-------- Selected excerpt

Cary Feldstein, a software engineer who grew up down the street from the Kohse family home in Vancouver’s leafy west-side Shaughnessy neighbourhood, was diagnosed with CF when he was nine years old. At the time, she helped him, and his family, adapt to their new reality. Years later, when his doctors told him his condition had deteriorated to the point he should travel to Toronto for a double-lung transplant, he turned to her for advice.

“Colleen knew how much support I had here,” Mr. Feldstein said. “She told me that I wasn’t at the point of dying and didn’t need a transplant right then and there, so why not wait? And I did.”

In 2014, Ms. Kohse went to visit when he was moved out of the ICU at Vancouver General Hospital following his transplant.

“Welcome to your second life, Cary,” she said. “Take good care of it.”

Ms. Kohse was born in Vancouver on Feb. 16, 1959, the youngest of Fred and Caroline Kohse’s five children, one of whom died as an infant. Her father was a fishing boat captain, absent for such long periods the family once left the Christmas tree up until June so he could at least see the tree when he got home, falling needles and all.

“Our whole life was spent never knowing when our father was coming home,” said Ms. Kohse’s surviving sister, Casseda Parsons. “As kids, we mowed the lawn, painted and learned to do minor patches and repairs. We had to because our mother had her hands full.”

Caroline Kohse spent so much time caring for her daughters, one of the physiotherapists who worked with them called her “Mother Teresa.” First, it was Valerie, who was five years older than Colleen and wanted only to live long enough to get her driver’s licence. She didn’t make that goal. Around the time of her death, Colleen began to show symptoms.

The parents bought the house in Shaughnessy because it was a quick drive to the hospitals and doctors’ offices clustered on Vancouver’s west side. Before, the family lived in Burnaby, beyond Vancouver’s easternmost boundary; sometimes, it seemed they spent all their lives in a car, travelling back and forth.

Ms. Kohse, who attended Shaughnessy Heights elementary and Eric Hamber Secondary School, was a slight girl with wispy blonde hair and who always seemed happy just to be there. Although she was sick for her high-school graduation, she still insisted on going – and she made sure she was present at the 40th high-school reunion, which was held last year.

Although she wanted to be an architect, several semesters at the University of British Columbia proved too much of challenge because, at the time, there was little understanding of a disease that didn’t really show itself on the outside. Ms. Parsons said half of her sister’s professors made allowances when she wasn’t well enough to sit for exams, for example, while the other half did not.

And travelling to Britain for her transplant was a courageous decision because the choices were so stark. Ms. Kohse could not ask for her organs back. Transplant surgery as complicated as hers was still in its infancy. Once it was done, it was done, and either her body would accept the new organs and she’d spend the rest of her life on anti-rejection drugs, or she would die.

Ms. Kohse spent nine months recuperating with her mother in an apartment, closely monitored by hospital staff. She was given a journal in which she diligently recorded everything from her blood pressure readings to the quality of her sleep the night before.

Life after the transplant was filled with travel to places such as Paris, Lake Como and Miami, and fighting for more research funding and public understanding of cystic fibrosis in general.

On Oct. 22, 2016, the 28th anniversary of the transplant that saved her life and the eve of the 65 Roses Gala for Cystic Fibrosis, which she had helped to plan, she wrote in a Facebook post : “It’s truly amazing to be here after such a long time. … I’ll be drinking, eating and dancing until midnight to celebrate my special day and a special day to help everyone with cystic fibrosis survive and thrive.”

Ms. Kohse leaves her mother, Caroline Kohse; her brother, Larry Kohse; her sister, Casseda Parsons; two nephews; and one niece.

----------------
-------- Extracted records

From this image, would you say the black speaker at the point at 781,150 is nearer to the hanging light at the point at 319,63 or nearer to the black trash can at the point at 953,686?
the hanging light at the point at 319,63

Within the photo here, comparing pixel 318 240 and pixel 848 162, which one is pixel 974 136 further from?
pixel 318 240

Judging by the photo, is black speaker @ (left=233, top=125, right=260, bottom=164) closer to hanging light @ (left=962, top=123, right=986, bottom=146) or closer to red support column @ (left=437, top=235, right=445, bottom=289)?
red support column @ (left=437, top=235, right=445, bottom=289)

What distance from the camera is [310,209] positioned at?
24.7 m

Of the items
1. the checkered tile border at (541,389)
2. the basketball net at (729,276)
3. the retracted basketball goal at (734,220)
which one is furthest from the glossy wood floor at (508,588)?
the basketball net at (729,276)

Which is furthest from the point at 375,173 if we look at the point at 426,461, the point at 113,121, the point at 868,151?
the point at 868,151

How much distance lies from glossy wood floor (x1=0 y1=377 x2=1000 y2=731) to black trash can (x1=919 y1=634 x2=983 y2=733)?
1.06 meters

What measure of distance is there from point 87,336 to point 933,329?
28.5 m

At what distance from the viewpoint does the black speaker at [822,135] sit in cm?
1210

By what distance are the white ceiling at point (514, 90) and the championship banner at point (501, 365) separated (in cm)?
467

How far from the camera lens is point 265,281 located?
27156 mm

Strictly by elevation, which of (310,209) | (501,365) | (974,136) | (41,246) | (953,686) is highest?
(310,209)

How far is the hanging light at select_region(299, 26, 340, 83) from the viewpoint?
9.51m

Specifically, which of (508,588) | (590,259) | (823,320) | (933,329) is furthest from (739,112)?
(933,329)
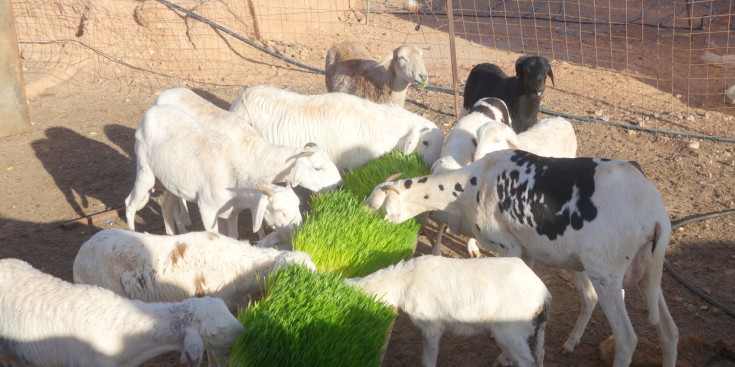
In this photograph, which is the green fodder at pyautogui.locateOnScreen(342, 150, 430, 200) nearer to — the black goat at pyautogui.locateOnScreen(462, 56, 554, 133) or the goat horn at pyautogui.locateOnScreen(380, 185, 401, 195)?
the goat horn at pyautogui.locateOnScreen(380, 185, 401, 195)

----------------

Exercise requirements ->
From the profile of Colleen Kohse, list every family member of hers who is named. The rows are not needed for anything here.

Reply to the exercise ->
- Fred Kohse (father)
- Caroline Kohse (mother)
- Valerie (sister)
- Casseda Parsons (sister)
- Larry Kohse (brother)